----- Excerpt provided
That's a bunch of "maybes". I don't know your story and don't want to assume anything so instead of tearing into your story, let me tell you some of mine:

1. An employee was tricked by a corporate phish email that took the guise of an HR notice about canceled vacation time. The phishing failure went on his permanent record. The employee had only been at the company from a few months. He had just put in a request for vacation and was expecting an email. His previous employer did really shady things with vacation time so he was pre-disposed to click.

2. A Tech agent reset a password over the phone to a pentester. Technically followed policy, but the situation was sus and they should have known better. Got berated by upper management. But for context, Tech agents were naturally trained to err on the side of granting access if they wanted to keep their job. Management told agents to prioritize access. This directive came from C-suite. Also, the identity verification checklist was documented in a hard-to-access Lotus Notes database (seriously) and employees security question validation required looking up data in a mainframe. It was very onerous and error prone.

3. A development team pulled shenanigans to acquire software without the required security review. They were on a tight deadline issued by C-suite and the software solved a critical problem. The security review team had no people skills. They would openly mock/taunt people and intentionally delay processes to assert dominance. They also said "no" by default to every new software purchase.

4. If your security is actually good, you shouldn't care if a regular user clicks a link or downloads unapproved software

Good security design forces people to do the right thing my default.
----------
• [Exercise aim] Reproduce word for word the passage of the security comment starting at "4. If your security" and ending at "thing my default.".
----- Data section
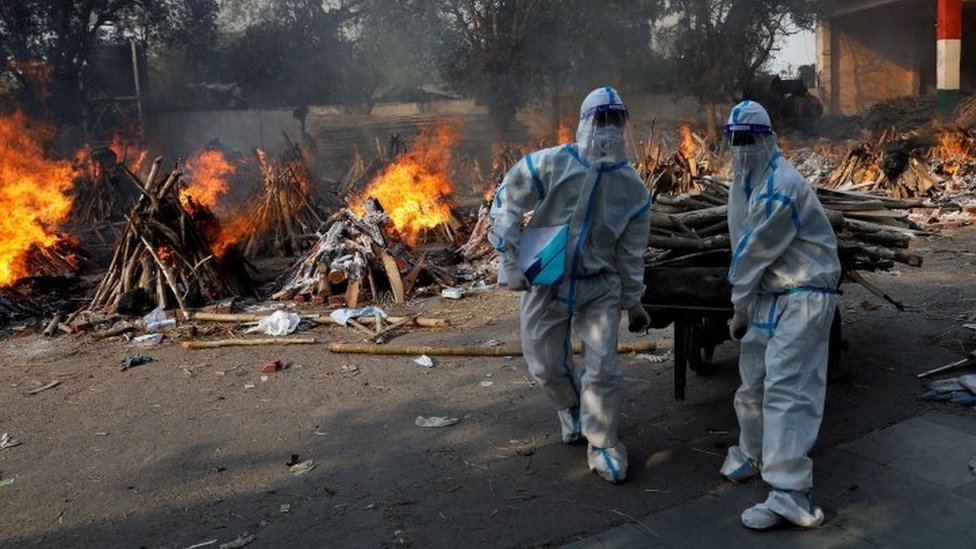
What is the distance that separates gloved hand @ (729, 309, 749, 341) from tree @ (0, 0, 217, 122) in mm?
22056

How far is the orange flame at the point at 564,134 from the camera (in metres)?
25.2

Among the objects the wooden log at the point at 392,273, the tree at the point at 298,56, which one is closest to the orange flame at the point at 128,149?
the tree at the point at 298,56

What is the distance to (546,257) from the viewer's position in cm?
430

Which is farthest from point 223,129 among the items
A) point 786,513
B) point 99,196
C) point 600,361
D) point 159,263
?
point 786,513

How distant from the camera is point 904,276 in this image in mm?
9062

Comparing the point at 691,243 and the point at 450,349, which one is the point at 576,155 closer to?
the point at 691,243

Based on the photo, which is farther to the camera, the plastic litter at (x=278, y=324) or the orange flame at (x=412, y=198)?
the orange flame at (x=412, y=198)

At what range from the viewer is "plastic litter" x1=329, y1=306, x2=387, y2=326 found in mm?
8031

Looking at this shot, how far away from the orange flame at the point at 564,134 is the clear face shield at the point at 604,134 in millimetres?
20746

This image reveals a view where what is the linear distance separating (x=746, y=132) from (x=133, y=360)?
544 centimetres

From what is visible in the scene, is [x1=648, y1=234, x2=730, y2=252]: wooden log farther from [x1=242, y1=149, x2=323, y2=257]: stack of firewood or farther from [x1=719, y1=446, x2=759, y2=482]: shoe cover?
[x1=242, y1=149, x2=323, y2=257]: stack of firewood

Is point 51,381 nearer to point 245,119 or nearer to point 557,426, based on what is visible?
point 557,426

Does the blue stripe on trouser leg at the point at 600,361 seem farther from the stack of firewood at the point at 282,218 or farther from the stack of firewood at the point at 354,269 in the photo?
the stack of firewood at the point at 282,218

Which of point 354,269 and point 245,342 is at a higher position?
point 354,269
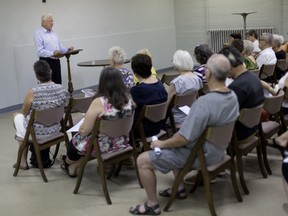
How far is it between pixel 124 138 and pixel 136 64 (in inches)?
25.1

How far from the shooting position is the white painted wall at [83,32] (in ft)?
23.2

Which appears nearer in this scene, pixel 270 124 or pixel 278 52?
pixel 270 124

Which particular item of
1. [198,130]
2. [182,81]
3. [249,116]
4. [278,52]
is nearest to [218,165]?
[198,130]

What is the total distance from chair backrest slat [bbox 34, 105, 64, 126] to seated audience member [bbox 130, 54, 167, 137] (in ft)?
2.46

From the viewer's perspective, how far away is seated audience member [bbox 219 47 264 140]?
327 cm

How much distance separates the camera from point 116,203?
11.0ft

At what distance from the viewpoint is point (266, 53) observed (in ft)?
19.2

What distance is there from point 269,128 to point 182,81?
0.90 meters

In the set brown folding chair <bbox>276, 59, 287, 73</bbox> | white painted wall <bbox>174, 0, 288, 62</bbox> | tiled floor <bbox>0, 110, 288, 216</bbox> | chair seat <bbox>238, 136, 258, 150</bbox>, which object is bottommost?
tiled floor <bbox>0, 110, 288, 216</bbox>

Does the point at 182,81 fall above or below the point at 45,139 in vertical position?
above

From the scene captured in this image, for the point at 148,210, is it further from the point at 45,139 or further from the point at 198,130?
the point at 45,139

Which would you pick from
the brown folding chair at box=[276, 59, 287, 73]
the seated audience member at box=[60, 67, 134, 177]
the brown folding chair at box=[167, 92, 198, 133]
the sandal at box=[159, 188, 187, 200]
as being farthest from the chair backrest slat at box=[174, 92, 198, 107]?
the brown folding chair at box=[276, 59, 287, 73]

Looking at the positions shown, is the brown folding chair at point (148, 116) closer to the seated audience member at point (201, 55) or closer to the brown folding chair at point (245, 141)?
the brown folding chair at point (245, 141)

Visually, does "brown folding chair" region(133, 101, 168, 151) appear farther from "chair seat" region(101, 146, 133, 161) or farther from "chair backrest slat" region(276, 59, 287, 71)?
"chair backrest slat" region(276, 59, 287, 71)
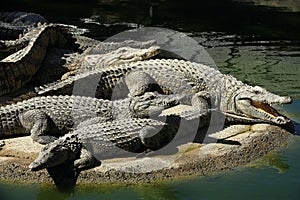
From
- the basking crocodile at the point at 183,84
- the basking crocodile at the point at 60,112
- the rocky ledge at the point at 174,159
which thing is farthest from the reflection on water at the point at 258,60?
the basking crocodile at the point at 60,112

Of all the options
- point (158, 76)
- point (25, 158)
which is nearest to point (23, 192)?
point (25, 158)

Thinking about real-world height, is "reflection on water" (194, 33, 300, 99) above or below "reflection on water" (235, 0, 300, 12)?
below

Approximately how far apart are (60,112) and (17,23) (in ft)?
21.9

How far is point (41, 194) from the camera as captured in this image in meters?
4.36

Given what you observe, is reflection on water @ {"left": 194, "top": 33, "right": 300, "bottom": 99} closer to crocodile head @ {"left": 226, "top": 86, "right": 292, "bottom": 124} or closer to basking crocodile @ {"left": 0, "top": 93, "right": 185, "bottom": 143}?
crocodile head @ {"left": 226, "top": 86, "right": 292, "bottom": 124}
----------
• [Result for this exercise]
4. If your security is actually good, you shouldn't care if a regular user clicks a link or downloads unapproved software

Good security design forces people to do the right thing my default.